Biutiful (15)

Written and directed by Alejandro González Iñárritu
Screening at FACT from 28th January 2011

Reviewed by Colin Serjent

This is a compelling but bleak portrait of a man who has the odds heavily stacked against him in life.

Uxbal (Javier Bardem, who starred in No Country For Old Men) gives a highly impressive and charismatic performance as a street hustler, who operates in the gutter life of Barcelona.

At heart he is a decent man, searching for salvation amid the squalid environment he endures; his only real comfort being the love he shows for his two young children, who live with him, having separated from his mentally deranged wife.

Burdened with many problems - not least that he has been diagnosed with terminal cancer - he ekes out an existence, managing a group of drug selling Senegalese illegal immigrants and a couple of Chinese gangmasters, who house and exploit a bunch of Chinese people smuggled into Spain.

Barcelona is shown as being very far from the image usually portrayed. Apart from the glamour and high culture usually associated with the city, it is instead a grubby world of overcrowded ghettos, tacky strip clubs, small-time gangsters and corrupt cops.

One of the most profound points of the film - impressively directed by Alejandro González Iñárritu (21 Grams) and photographed impeccably by Rodrigo Prieto - is when Uxbal and his brother view the embalmed figure of their dead father, preserved as a twenty-year-old man.

The climax of Biutiful also conjures up the dream-like image of his father talking to Uxbal as he is now. A magical ending to a majestic film.

- - -

*ASSIGNMENT A*: Please output the passage of the Biutiful review from "At heart he" to "and corrupt cops." word for word.
*ASSIGNMENT B*: According to the Biutiful review, who photographed the film?

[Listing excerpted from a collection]
- - -

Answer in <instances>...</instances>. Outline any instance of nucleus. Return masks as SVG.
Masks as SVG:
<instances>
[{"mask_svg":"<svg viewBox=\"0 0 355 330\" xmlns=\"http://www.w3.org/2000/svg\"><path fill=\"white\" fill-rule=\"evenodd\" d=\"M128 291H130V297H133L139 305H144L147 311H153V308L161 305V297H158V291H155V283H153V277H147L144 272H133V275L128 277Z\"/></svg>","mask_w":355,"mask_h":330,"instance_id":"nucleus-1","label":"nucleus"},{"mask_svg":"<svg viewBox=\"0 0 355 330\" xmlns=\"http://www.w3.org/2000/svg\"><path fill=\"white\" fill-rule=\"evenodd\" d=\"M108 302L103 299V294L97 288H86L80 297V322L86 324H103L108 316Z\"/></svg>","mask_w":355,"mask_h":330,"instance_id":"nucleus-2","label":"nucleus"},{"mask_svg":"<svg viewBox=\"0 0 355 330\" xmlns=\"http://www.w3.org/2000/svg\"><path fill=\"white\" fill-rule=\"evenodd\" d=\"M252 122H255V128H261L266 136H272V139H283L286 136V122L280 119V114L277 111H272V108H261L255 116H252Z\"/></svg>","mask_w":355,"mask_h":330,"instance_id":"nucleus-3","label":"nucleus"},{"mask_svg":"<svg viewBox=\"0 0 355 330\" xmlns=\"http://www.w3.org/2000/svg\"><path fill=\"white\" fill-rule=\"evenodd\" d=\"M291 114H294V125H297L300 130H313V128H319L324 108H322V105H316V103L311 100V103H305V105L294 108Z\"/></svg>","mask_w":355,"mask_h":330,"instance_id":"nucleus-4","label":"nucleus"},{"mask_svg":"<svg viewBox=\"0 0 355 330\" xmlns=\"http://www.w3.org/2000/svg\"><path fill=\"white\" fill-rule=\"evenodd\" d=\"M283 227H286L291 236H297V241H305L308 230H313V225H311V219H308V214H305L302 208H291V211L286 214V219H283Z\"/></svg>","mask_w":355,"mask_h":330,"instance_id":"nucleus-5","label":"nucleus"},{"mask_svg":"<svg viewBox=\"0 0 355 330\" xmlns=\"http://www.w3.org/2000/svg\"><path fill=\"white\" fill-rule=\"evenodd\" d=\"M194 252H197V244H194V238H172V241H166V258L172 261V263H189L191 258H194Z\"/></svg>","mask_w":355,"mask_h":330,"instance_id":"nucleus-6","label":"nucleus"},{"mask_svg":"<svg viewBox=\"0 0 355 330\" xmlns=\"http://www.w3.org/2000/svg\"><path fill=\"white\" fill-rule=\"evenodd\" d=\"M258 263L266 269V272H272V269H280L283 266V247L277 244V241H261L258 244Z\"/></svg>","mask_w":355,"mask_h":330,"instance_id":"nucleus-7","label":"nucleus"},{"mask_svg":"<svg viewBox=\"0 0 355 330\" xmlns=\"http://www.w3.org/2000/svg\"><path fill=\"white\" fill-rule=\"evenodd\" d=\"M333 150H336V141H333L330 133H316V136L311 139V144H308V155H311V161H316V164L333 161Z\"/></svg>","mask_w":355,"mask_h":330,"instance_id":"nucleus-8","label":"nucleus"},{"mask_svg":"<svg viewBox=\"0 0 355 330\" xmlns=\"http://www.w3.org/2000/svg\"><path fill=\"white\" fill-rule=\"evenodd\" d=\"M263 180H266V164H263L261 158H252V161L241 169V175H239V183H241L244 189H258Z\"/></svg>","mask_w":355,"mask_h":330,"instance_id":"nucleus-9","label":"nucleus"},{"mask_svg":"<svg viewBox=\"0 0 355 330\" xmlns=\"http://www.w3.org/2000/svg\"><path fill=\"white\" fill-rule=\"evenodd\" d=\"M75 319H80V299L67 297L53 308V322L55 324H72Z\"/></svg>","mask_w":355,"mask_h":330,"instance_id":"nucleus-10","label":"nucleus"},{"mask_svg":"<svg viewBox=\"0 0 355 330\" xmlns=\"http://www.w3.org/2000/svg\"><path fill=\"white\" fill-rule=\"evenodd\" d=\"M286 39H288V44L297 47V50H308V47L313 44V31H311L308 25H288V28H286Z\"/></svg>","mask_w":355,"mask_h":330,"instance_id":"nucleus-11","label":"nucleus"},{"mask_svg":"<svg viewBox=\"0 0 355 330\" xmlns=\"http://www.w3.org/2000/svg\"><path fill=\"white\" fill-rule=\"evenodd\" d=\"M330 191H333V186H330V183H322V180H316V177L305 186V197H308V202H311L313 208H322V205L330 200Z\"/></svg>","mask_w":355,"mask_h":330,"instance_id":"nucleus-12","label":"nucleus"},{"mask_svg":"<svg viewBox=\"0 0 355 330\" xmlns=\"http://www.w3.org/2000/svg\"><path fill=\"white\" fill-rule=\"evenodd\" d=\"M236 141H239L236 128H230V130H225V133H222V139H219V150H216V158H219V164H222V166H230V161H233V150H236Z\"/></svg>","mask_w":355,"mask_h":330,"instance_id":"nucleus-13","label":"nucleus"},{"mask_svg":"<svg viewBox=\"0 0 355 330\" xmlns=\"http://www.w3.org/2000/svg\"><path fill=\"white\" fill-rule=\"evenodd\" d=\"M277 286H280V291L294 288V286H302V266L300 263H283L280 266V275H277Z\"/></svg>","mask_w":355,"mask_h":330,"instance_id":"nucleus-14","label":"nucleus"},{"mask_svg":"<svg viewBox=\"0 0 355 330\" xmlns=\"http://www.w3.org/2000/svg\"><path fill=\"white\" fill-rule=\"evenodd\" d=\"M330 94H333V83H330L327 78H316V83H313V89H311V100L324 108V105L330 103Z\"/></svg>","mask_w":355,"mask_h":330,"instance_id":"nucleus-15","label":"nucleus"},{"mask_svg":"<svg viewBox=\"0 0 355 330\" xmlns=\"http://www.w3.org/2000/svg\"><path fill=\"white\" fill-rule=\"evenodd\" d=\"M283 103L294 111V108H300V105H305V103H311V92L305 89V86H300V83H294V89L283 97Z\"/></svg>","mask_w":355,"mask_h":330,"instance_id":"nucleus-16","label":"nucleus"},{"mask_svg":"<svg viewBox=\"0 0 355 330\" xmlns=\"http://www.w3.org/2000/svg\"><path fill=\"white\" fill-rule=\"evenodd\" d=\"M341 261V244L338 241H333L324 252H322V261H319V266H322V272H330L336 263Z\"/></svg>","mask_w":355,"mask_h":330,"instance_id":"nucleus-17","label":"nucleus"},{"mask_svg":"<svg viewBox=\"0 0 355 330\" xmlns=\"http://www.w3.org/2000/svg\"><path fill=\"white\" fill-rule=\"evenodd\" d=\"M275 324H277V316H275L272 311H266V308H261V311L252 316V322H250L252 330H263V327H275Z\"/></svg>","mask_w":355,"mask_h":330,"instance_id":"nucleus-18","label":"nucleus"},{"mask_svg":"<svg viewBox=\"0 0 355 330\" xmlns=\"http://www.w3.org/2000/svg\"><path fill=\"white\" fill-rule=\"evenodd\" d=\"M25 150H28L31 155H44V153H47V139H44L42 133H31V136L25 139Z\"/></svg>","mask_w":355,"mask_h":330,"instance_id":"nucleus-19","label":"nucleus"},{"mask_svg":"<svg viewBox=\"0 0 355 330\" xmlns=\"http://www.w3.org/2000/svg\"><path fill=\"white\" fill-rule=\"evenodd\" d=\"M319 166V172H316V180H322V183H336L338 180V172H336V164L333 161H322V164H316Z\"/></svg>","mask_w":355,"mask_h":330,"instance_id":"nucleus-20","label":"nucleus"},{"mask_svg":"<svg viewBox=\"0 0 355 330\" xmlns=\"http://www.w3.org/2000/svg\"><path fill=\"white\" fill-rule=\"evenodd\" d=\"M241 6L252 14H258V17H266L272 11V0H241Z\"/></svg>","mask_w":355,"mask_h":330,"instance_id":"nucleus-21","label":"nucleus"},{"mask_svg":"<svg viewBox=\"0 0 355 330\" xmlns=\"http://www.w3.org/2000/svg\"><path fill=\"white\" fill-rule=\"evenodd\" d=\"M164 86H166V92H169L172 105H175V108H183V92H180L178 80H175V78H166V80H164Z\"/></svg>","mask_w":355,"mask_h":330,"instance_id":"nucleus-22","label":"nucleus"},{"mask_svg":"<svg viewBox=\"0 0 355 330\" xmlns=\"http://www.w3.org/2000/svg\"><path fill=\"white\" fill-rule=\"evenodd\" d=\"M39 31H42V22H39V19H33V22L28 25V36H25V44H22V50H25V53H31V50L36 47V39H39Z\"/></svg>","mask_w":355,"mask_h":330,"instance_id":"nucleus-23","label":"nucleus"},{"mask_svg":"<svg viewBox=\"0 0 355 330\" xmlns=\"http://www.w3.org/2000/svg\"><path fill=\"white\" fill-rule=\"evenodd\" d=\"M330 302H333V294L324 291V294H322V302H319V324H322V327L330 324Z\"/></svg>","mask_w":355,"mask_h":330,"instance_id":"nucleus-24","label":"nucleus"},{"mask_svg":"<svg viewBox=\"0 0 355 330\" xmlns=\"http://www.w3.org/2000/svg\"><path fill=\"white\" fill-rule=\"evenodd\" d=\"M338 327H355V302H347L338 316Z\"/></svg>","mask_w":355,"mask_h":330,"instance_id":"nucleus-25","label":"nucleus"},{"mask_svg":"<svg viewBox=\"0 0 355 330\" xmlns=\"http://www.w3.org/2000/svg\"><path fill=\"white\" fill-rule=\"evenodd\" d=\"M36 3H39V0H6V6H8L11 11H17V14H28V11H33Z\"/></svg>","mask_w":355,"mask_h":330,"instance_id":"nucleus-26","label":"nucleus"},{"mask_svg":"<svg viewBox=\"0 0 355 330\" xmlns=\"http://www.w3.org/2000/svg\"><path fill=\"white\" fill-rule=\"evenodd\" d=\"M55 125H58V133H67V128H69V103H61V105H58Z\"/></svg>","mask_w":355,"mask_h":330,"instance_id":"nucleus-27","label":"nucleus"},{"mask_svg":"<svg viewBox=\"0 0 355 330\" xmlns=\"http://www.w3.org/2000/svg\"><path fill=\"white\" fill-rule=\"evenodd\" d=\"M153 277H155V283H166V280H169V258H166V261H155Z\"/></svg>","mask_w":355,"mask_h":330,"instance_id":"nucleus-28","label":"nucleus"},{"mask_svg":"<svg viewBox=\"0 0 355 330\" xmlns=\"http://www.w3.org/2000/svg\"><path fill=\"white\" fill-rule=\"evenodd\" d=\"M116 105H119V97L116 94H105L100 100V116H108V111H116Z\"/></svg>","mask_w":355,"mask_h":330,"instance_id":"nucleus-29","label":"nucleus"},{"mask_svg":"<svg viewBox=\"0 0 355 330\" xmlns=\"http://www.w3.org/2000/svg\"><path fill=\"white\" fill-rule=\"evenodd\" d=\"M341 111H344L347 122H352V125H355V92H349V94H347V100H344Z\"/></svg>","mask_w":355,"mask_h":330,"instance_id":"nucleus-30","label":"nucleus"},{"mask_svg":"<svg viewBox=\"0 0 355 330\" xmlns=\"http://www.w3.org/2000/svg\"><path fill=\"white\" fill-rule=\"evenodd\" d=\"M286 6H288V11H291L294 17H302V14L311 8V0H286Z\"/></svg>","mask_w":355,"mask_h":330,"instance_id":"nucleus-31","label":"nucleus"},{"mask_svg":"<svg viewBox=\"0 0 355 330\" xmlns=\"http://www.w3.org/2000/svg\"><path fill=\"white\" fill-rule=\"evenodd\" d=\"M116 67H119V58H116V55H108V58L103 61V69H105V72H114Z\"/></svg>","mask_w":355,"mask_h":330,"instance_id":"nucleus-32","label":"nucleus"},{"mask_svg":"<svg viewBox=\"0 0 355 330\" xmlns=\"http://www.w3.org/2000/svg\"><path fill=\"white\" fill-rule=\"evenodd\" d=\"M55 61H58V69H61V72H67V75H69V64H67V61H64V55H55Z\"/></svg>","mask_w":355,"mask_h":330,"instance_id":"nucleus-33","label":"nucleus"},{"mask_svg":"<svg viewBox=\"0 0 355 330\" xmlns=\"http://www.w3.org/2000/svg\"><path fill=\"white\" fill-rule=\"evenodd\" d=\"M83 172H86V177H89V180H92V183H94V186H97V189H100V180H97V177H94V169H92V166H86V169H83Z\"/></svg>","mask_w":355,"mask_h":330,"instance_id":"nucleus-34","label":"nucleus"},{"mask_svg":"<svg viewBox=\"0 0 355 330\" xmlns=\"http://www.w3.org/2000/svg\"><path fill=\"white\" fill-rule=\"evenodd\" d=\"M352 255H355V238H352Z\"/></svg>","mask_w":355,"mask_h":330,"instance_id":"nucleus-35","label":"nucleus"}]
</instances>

- - -

*TASK SOLUTION A*:
At heart he is a decent man, searching for salvation amid the squalid environment he endures; his only real comfort being the love he shows for his two young children, who live with him, having separated from his mentally deranged wife.

Burdened with many problems - not least that he has been diagnosed with terminal cancer - he ekes out an existence, managing a group of drug selling Senegalese illegal immigrants and a couple of Chinese gangmasters, who house and exploit a bunch of Chinese people smuggled into Spain.

Barcelona is shown as being very far from the image usually portrayed. Apart from the glamour and high culture usually associated with the city, it is instead a grubby world of overcrowded ghettos, tacky strip clubs, small-time gangsters and corrupt cops.

*TASK SOLUTION B*: Rodrigo Prieto